Write each line exactly as it stands, from the line containing "What measurable distance" through the end of the data.

━━━ MATERIAL TO PROCESS

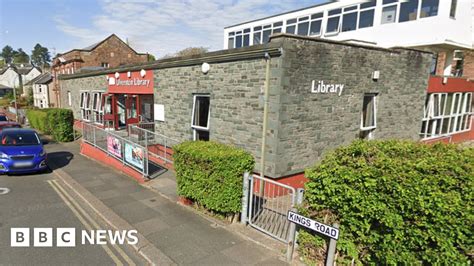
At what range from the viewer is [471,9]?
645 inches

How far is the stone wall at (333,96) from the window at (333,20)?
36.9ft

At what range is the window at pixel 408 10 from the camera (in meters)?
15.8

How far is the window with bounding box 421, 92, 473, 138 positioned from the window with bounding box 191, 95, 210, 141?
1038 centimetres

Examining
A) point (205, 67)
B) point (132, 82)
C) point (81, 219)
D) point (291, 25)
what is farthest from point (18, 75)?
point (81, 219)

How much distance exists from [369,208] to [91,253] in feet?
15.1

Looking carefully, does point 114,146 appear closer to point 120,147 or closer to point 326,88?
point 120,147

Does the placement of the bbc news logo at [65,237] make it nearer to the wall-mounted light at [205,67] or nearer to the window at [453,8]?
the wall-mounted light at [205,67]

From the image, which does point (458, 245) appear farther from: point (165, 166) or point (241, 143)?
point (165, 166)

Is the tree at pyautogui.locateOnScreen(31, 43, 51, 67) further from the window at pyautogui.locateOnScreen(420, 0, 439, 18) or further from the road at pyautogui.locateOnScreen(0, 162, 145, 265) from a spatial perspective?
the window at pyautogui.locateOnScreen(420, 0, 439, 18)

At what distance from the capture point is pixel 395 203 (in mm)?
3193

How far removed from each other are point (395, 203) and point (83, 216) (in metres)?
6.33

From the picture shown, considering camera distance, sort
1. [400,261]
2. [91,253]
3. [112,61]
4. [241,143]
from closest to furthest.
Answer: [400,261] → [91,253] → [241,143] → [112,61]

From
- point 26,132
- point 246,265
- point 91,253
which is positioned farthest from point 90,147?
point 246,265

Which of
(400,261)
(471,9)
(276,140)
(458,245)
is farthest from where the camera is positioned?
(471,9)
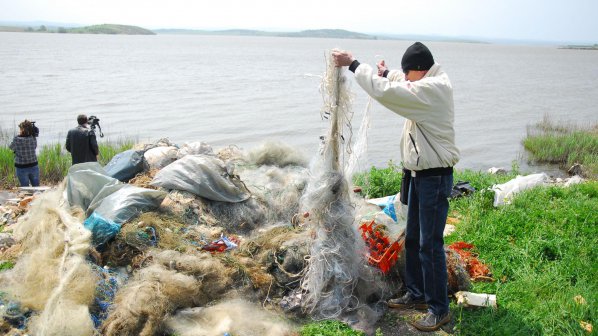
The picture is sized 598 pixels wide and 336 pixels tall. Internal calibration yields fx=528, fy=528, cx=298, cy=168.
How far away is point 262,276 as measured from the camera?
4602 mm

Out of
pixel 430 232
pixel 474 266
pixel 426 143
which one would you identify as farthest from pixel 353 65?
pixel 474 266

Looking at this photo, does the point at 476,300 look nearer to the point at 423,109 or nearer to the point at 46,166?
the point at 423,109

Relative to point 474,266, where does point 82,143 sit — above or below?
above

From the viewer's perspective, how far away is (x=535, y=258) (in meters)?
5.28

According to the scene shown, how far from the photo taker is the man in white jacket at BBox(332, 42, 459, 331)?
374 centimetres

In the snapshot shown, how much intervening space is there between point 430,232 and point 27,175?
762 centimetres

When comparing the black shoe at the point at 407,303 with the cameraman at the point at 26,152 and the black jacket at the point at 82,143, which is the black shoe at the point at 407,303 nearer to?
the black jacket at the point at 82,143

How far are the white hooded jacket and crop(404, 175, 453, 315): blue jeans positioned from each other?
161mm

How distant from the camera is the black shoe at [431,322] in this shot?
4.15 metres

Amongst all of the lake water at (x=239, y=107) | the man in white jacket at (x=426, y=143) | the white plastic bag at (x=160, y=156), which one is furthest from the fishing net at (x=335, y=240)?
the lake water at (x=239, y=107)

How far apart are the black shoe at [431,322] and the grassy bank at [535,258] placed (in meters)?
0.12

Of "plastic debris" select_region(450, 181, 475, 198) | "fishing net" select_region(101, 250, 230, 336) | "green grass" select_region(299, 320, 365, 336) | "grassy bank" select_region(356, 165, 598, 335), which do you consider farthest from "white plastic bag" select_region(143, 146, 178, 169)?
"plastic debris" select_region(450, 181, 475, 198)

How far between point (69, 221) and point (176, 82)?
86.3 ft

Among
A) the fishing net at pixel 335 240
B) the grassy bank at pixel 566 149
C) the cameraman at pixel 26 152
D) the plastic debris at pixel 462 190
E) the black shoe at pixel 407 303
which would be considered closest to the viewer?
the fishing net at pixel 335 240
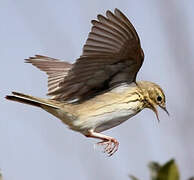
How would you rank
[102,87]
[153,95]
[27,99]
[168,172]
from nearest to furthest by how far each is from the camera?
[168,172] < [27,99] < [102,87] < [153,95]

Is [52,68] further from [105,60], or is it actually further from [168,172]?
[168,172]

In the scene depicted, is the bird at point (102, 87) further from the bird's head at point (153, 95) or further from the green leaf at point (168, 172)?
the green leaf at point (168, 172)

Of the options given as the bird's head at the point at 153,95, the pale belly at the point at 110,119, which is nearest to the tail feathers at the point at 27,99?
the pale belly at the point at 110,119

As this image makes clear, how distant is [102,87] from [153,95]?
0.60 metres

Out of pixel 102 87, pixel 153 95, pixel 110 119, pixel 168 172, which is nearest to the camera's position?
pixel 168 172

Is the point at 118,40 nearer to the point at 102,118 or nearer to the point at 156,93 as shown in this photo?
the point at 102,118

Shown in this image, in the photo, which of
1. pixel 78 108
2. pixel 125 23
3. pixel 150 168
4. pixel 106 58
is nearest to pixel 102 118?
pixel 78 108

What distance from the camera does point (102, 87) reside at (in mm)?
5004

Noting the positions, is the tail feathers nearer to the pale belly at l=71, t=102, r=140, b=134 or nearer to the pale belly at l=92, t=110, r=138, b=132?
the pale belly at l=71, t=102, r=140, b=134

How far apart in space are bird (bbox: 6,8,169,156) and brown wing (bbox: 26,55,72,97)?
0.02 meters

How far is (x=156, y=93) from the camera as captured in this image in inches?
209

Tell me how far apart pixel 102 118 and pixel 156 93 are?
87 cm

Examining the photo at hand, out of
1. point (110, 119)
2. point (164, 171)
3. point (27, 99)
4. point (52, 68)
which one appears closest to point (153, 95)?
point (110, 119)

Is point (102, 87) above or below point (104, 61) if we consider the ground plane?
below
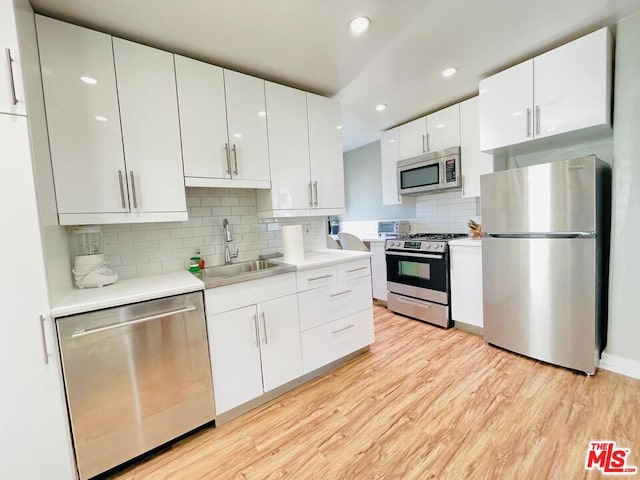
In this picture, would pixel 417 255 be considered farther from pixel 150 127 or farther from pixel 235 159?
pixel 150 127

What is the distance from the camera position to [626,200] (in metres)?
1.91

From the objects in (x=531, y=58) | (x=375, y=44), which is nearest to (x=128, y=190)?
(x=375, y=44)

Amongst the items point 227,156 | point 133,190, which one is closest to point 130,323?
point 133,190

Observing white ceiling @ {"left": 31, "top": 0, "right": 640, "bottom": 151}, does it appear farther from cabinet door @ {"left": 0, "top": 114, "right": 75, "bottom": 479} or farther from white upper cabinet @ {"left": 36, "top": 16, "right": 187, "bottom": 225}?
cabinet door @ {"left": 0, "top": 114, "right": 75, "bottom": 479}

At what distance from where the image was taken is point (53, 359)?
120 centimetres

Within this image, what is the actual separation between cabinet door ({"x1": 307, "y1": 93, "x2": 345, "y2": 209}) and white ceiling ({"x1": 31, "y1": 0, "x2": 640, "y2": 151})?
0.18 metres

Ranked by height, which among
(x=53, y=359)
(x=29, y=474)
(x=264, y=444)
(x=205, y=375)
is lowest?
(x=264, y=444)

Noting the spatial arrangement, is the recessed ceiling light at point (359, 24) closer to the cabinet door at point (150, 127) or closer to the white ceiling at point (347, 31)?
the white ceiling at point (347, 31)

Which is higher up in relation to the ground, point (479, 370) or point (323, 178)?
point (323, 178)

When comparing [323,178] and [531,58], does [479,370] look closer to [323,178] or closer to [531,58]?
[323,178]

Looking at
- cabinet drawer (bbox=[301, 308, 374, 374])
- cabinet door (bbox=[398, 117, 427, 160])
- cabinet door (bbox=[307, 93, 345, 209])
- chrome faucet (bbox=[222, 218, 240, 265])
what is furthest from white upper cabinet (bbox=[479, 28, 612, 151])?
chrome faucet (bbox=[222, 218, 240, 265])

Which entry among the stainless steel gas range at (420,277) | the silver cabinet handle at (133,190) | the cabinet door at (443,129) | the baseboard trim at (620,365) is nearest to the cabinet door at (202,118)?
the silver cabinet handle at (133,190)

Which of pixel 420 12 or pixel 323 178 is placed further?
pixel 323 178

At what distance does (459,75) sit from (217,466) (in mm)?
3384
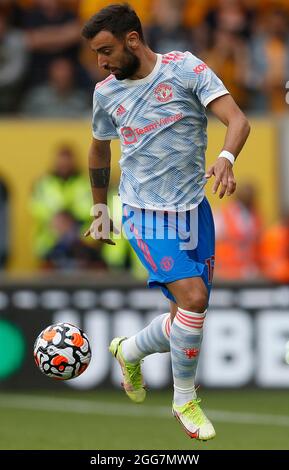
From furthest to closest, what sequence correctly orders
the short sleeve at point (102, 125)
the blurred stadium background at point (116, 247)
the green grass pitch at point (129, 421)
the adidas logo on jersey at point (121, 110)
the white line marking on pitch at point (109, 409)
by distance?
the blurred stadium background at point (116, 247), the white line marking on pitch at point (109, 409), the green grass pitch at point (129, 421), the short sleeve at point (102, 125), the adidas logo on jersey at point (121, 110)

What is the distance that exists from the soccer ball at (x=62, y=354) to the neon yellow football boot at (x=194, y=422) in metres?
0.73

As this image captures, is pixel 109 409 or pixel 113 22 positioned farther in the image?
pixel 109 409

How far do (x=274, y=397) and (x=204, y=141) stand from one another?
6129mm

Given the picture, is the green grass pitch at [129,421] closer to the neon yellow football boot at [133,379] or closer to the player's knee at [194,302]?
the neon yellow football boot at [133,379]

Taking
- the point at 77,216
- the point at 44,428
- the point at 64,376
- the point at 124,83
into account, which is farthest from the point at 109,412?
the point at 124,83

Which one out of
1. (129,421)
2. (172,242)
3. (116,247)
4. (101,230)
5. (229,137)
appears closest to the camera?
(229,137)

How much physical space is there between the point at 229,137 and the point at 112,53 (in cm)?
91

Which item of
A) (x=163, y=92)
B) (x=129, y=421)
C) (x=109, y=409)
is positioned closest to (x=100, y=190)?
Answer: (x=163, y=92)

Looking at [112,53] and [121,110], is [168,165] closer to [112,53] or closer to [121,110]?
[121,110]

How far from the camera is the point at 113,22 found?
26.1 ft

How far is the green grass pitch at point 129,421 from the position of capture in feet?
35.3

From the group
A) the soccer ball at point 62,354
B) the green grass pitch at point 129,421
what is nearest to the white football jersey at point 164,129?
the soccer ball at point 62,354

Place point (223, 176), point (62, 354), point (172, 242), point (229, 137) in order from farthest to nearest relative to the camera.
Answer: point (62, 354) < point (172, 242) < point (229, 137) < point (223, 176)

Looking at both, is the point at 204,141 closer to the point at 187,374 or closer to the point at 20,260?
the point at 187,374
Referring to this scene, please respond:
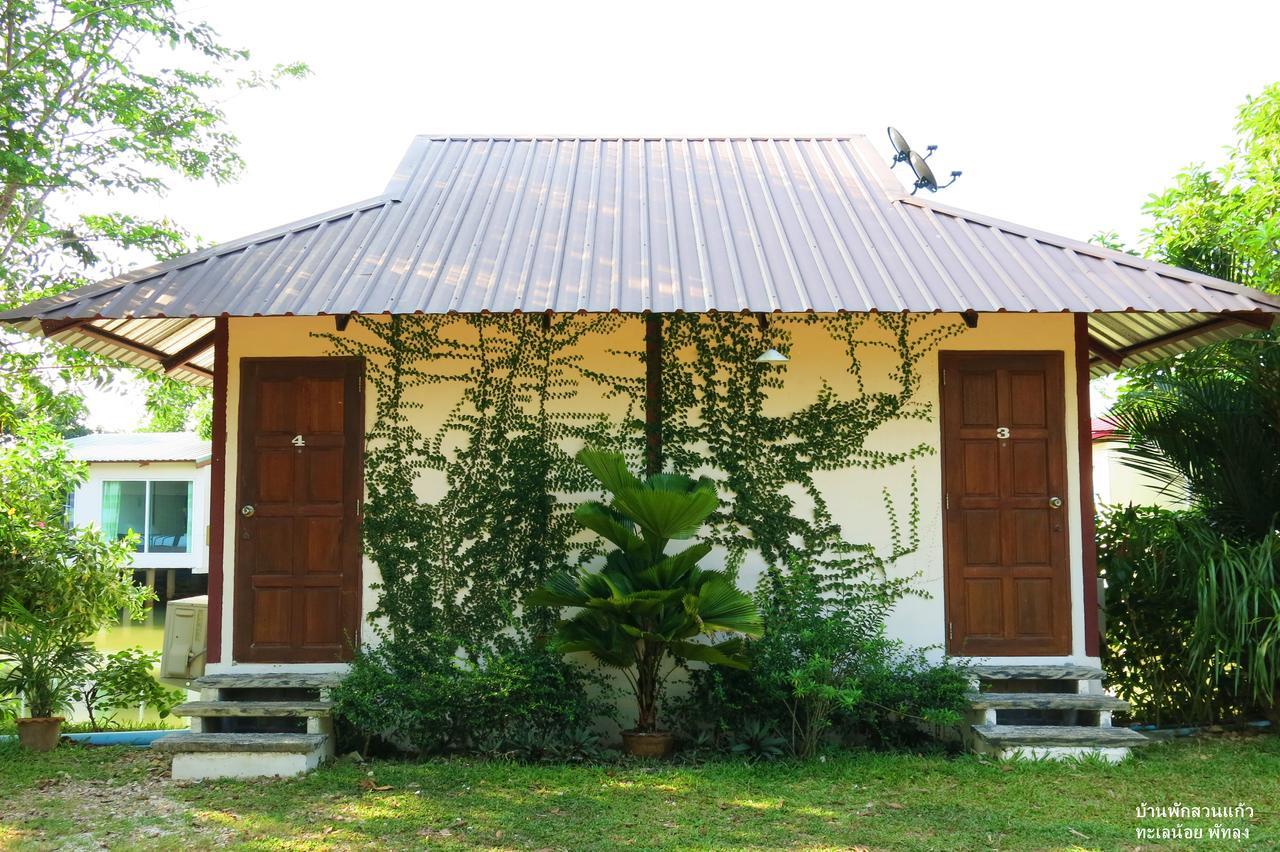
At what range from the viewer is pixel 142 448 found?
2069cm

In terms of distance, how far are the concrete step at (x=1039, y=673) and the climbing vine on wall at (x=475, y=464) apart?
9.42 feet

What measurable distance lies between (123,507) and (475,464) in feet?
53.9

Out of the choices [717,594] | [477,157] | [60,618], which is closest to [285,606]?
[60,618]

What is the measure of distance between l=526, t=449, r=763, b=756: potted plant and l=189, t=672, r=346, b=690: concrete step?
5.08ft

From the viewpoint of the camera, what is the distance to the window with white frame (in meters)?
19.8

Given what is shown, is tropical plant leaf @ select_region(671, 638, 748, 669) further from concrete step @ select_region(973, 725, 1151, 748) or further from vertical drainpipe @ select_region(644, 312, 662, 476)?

━━━━━━

THE COMPLETED TASK:
What measurable distance lies between (123,507) and (475,464) in feet?
53.9

Out of the choices [717,594] | [477,157] | [60,618], which is closest to [285,606]?
[60,618]

What is the measure of distance between l=526, t=449, r=763, b=756: potted plant and l=189, t=672, r=346, b=690: concrete step?
5.08ft

From the viewpoint of the camera, what is the distance to the window with white frame (in meters)?
19.8

Given what is shown, is tropical plant leaf @ select_region(671, 638, 748, 669) further from concrete step @ select_region(973, 725, 1151, 748) or further from vertical drainpipe @ select_region(644, 312, 662, 476)?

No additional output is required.